Hybrid twins for materials processing: combining physics-based simulations and data-driven models
Presenter
December 3, 2025
Event: 59629
Abstract
The consideration of fundamental physical laws when performing machine learning predictions within the fields of materials mechanics and processing of large-scale complex systems, can reduce errors and enhance generalization. While physics-based models contain assumptions and simplifications; thus, produce errors, data-driven models can demand relatively large data sets to represent fundamental relationships. These respective disadvantages can be compensated for via a synergistic combination of both modelling methods. A particular hybrid modeling approach is given by a physics-based model (either analytical or numerical) that is data-mined and corrected via a data-driven discrepancy model to reach the desired reference solution, in this work stemming from either experimental measurements or high-fidelity simulations. The prediction targets span from process behavior and process temperature to resulting material properties of complex processes. A number of different application examples are presented for a variety of materials processing techniques, such as Laser-Shock-Peening, a technique used for the modification of residual stresses in metallic materials; Friction Surfacing, a solid-state processing technique of metallic materials used for additive manufacturing; as well as Hot Rolling, whereby metal strips with specific geometries and mechanical properties are produced.

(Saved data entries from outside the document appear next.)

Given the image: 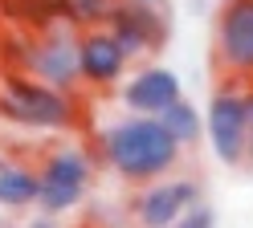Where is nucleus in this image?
I'll use <instances>...</instances> for the list:
<instances>
[{
	"label": "nucleus",
	"instance_id": "39448f33",
	"mask_svg": "<svg viewBox=\"0 0 253 228\" xmlns=\"http://www.w3.org/2000/svg\"><path fill=\"white\" fill-rule=\"evenodd\" d=\"M94 175V159L82 147H57L41 163V212L61 216V212L78 208V200L86 195Z\"/></svg>",
	"mask_w": 253,
	"mask_h": 228
},
{
	"label": "nucleus",
	"instance_id": "ddd939ff",
	"mask_svg": "<svg viewBox=\"0 0 253 228\" xmlns=\"http://www.w3.org/2000/svg\"><path fill=\"white\" fill-rule=\"evenodd\" d=\"M160 122L168 126V135L176 139L180 147H192V143H200V135H204V114L188 102V98L171 102V106L160 114Z\"/></svg>",
	"mask_w": 253,
	"mask_h": 228
},
{
	"label": "nucleus",
	"instance_id": "aec40b11",
	"mask_svg": "<svg viewBox=\"0 0 253 228\" xmlns=\"http://www.w3.org/2000/svg\"><path fill=\"white\" fill-rule=\"evenodd\" d=\"M4 163H8V159H4V155H0V167H4Z\"/></svg>",
	"mask_w": 253,
	"mask_h": 228
},
{
	"label": "nucleus",
	"instance_id": "f3484780",
	"mask_svg": "<svg viewBox=\"0 0 253 228\" xmlns=\"http://www.w3.org/2000/svg\"><path fill=\"white\" fill-rule=\"evenodd\" d=\"M245 102H249V122H253V86H245Z\"/></svg>",
	"mask_w": 253,
	"mask_h": 228
},
{
	"label": "nucleus",
	"instance_id": "4468645a",
	"mask_svg": "<svg viewBox=\"0 0 253 228\" xmlns=\"http://www.w3.org/2000/svg\"><path fill=\"white\" fill-rule=\"evenodd\" d=\"M119 0H66V21L86 33V29H106L110 16H115Z\"/></svg>",
	"mask_w": 253,
	"mask_h": 228
},
{
	"label": "nucleus",
	"instance_id": "f8f14e48",
	"mask_svg": "<svg viewBox=\"0 0 253 228\" xmlns=\"http://www.w3.org/2000/svg\"><path fill=\"white\" fill-rule=\"evenodd\" d=\"M4 4V16L17 21L33 33H45L66 21V0H0Z\"/></svg>",
	"mask_w": 253,
	"mask_h": 228
},
{
	"label": "nucleus",
	"instance_id": "7ed1b4c3",
	"mask_svg": "<svg viewBox=\"0 0 253 228\" xmlns=\"http://www.w3.org/2000/svg\"><path fill=\"white\" fill-rule=\"evenodd\" d=\"M249 135H253V122H249L245 86L225 77V86H220L212 94V102H209V147H212V155L220 163L241 167L245 151H249Z\"/></svg>",
	"mask_w": 253,
	"mask_h": 228
},
{
	"label": "nucleus",
	"instance_id": "6ab92c4d",
	"mask_svg": "<svg viewBox=\"0 0 253 228\" xmlns=\"http://www.w3.org/2000/svg\"><path fill=\"white\" fill-rule=\"evenodd\" d=\"M147 4H164V0H147Z\"/></svg>",
	"mask_w": 253,
	"mask_h": 228
},
{
	"label": "nucleus",
	"instance_id": "dca6fc26",
	"mask_svg": "<svg viewBox=\"0 0 253 228\" xmlns=\"http://www.w3.org/2000/svg\"><path fill=\"white\" fill-rule=\"evenodd\" d=\"M25 228H57V220L49 216V212H37V216H33V220H29Z\"/></svg>",
	"mask_w": 253,
	"mask_h": 228
},
{
	"label": "nucleus",
	"instance_id": "f257e3e1",
	"mask_svg": "<svg viewBox=\"0 0 253 228\" xmlns=\"http://www.w3.org/2000/svg\"><path fill=\"white\" fill-rule=\"evenodd\" d=\"M184 147L168 135V126L151 114H131L126 122H115L102 139V159L131 184H155L168 179Z\"/></svg>",
	"mask_w": 253,
	"mask_h": 228
},
{
	"label": "nucleus",
	"instance_id": "a211bd4d",
	"mask_svg": "<svg viewBox=\"0 0 253 228\" xmlns=\"http://www.w3.org/2000/svg\"><path fill=\"white\" fill-rule=\"evenodd\" d=\"M245 163L253 167V135H249V151H245Z\"/></svg>",
	"mask_w": 253,
	"mask_h": 228
},
{
	"label": "nucleus",
	"instance_id": "f03ea898",
	"mask_svg": "<svg viewBox=\"0 0 253 228\" xmlns=\"http://www.w3.org/2000/svg\"><path fill=\"white\" fill-rule=\"evenodd\" d=\"M0 118L37 130H70L78 122V102L66 90H53L29 74L0 77Z\"/></svg>",
	"mask_w": 253,
	"mask_h": 228
},
{
	"label": "nucleus",
	"instance_id": "2eb2a0df",
	"mask_svg": "<svg viewBox=\"0 0 253 228\" xmlns=\"http://www.w3.org/2000/svg\"><path fill=\"white\" fill-rule=\"evenodd\" d=\"M176 228H216V216H212V208L196 204V208H188L184 216L176 220Z\"/></svg>",
	"mask_w": 253,
	"mask_h": 228
},
{
	"label": "nucleus",
	"instance_id": "9b49d317",
	"mask_svg": "<svg viewBox=\"0 0 253 228\" xmlns=\"http://www.w3.org/2000/svg\"><path fill=\"white\" fill-rule=\"evenodd\" d=\"M29 204H41V171L8 159L0 167V208H29Z\"/></svg>",
	"mask_w": 253,
	"mask_h": 228
},
{
	"label": "nucleus",
	"instance_id": "1a4fd4ad",
	"mask_svg": "<svg viewBox=\"0 0 253 228\" xmlns=\"http://www.w3.org/2000/svg\"><path fill=\"white\" fill-rule=\"evenodd\" d=\"M78 61H82V86L110 90L115 81H123V70L131 57L119 49L110 29H86L78 37Z\"/></svg>",
	"mask_w": 253,
	"mask_h": 228
},
{
	"label": "nucleus",
	"instance_id": "6e6552de",
	"mask_svg": "<svg viewBox=\"0 0 253 228\" xmlns=\"http://www.w3.org/2000/svg\"><path fill=\"white\" fill-rule=\"evenodd\" d=\"M200 204V184L196 179H155L143 184L131 200V216L139 228H176V220L188 208Z\"/></svg>",
	"mask_w": 253,
	"mask_h": 228
},
{
	"label": "nucleus",
	"instance_id": "20e7f679",
	"mask_svg": "<svg viewBox=\"0 0 253 228\" xmlns=\"http://www.w3.org/2000/svg\"><path fill=\"white\" fill-rule=\"evenodd\" d=\"M78 33L70 21H61L53 29H45L33 37V49H29V77L45 81L53 90H78L82 86V61H78Z\"/></svg>",
	"mask_w": 253,
	"mask_h": 228
},
{
	"label": "nucleus",
	"instance_id": "423d86ee",
	"mask_svg": "<svg viewBox=\"0 0 253 228\" xmlns=\"http://www.w3.org/2000/svg\"><path fill=\"white\" fill-rule=\"evenodd\" d=\"M106 29L131 61H143L168 45V16L160 12V4H147V0H119Z\"/></svg>",
	"mask_w": 253,
	"mask_h": 228
},
{
	"label": "nucleus",
	"instance_id": "9d476101",
	"mask_svg": "<svg viewBox=\"0 0 253 228\" xmlns=\"http://www.w3.org/2000/svg\"><path fill=\"white\" fill-rule=\"evenodd\" d=\"M184 90H180V77L164 70V65H143V70H135V77L123 86V102L131 114H151V118H160V114L180 102Z\"/></svg>",
	"mask_w": 253,
	"mask_h": 228
},
{
	"label": "nucleus",
	"instance_id": "0eeeda50",
	"mask_svg": "<svg viewBox=\"0 0 253 228\" xmlns=\"http://www.w3.org/2000/svg\"><path fill=\"white\" fill-rule=\"evenodd\" d=\"M216 65L225 77H253V0H225L216 16Z\"/></svg>",
	"mask_w": 253,
	"mask_h": 228
}]
</instances>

Additionally, physics-based feature engineering via dimensionless formulations of inputs and outputs based on a dimensionality analysis according to the Buckingham Pi theorem enables the reduction of prediction scatter and allows for physical extrapolation. Generally, it is shown that the integration of physics into the data science workflow can enhance prediction performance and generalization, particularly with scarce data and to the extent of physical extrapolation.